BTN: How will BCD's new hotel division help drive hotel
program compliance?
Bridgeman: One of the biggest issues is the
experience travelers have when they start to go through the shopping and
booking process for hotels. Is the way your online booking tool configured
going to give them confidence that you are bringing competitive rates to the
table? If you go into an OBT of many corporations, the sort default is to have
the preferred properties at the top, whether or not those preferred properties
actually are offering competitive rates at the time of shopping. And whether or
not those preferred properties actually have relation to where the traveler is [needs
to be located] in a particular market. Those [relevancy issues] can encourage
travelers to move on [to other shopping platforms]. Making sure travelers know
about the price assurance program, that they know the strategy you've taken and
the value of the negotiated rates you do have in the program are all ways to
boost confidence. Our team can help with that through digital marketing campaigns
and other strategies. The last piece is enhancing the experience. One of the
key things we offer is virtual payment and digital invoice management, and it's
about so much more than a lot of other tangible benefits. Virtual payment
decreases financial risk, fraud for a company. Digital invoice automation makes
it easier to reclaim value-added tax, particularly in Europe, but what it
really does is it reduces the number of items on expense reports for travelers.

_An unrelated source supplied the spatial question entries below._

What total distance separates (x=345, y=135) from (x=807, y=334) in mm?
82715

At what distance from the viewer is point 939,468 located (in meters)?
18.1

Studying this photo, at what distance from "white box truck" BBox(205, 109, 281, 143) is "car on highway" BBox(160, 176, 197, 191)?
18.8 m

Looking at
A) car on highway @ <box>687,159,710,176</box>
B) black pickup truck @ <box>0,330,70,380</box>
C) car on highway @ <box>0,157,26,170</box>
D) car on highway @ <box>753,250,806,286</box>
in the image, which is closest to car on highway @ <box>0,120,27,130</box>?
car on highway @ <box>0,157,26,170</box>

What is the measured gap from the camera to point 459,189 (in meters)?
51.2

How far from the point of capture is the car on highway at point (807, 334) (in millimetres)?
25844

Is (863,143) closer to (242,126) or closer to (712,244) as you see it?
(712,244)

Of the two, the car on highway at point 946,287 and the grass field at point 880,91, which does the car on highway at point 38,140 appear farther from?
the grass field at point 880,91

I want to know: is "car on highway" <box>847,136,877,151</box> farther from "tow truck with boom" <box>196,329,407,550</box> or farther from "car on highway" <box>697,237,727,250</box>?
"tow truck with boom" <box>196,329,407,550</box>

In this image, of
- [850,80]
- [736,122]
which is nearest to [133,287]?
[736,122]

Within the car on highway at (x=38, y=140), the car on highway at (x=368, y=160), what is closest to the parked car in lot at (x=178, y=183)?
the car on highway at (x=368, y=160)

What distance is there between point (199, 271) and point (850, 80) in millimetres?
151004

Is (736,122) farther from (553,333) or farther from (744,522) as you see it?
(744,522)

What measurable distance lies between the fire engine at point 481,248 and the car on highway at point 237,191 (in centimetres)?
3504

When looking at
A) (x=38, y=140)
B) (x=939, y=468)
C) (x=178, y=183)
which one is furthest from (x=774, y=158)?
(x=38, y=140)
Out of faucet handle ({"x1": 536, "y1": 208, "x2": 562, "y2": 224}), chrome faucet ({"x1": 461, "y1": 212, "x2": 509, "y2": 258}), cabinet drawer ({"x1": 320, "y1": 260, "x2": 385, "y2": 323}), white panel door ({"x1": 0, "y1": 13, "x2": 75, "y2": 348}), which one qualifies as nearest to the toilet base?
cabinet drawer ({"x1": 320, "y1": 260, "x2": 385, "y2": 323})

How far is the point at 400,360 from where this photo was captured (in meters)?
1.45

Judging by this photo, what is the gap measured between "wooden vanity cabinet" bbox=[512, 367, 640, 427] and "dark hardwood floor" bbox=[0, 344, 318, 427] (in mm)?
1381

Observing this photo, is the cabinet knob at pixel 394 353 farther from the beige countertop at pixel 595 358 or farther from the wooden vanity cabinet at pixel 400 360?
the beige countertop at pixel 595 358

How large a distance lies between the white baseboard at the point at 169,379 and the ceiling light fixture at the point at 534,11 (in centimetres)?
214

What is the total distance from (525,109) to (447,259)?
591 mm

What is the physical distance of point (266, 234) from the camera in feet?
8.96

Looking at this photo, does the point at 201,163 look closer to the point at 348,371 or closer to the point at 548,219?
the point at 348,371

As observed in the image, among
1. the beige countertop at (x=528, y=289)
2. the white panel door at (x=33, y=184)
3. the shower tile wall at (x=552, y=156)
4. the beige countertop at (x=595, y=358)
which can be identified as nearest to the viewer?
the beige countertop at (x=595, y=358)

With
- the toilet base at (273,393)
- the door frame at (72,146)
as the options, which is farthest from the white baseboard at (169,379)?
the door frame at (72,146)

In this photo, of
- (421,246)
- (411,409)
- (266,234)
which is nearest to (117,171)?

It takes out so much friction in the payment and expense process today for
travelers. It can easily boost adoption for a program by 20 to 40 points.
BTN: There's also a concern regarding products like Concur
Triplink or Traxo, which enable travelers to go to any website, book and send
the data where it needs to go. Are those kinds of tools changing compliance to
just capturing the data?
Bridgeman: We have a solution that allows travelers
to add a booking to a trip, to send it in so we have the information for
security and other analytics purposes. But I don't think it's ever a good
solution to go to this supplier.com or that supplier.com because they're not
seeing that competitive content.
BTN: American Express Global Business Travel also
announced a new hotel position in late March, and CWT has RoomIt. What is driving
TMCs' focus on hotels?
Bridgeman: We have all the components of a
comprehensive hotel solution. Even two to three years ago, TMCs didn't have the
technology for content aggregation. Not just a TMC thing but also an OBT thing,
a GDS thing—we weren't necessarily able to bring that competitive content to
travelers. We didn't have price assurance technology. We didn't have the kind
of analytics you need where you're bringing together all sorts of data sources
to really understand the value of a negotiated hotel program, where it adds
value and where it doesn't. We can finally say to the marketplace, there's no
reason for your traveler to book outside the program and all sorts of reasons
to book inside the program. It's time to correct these issues.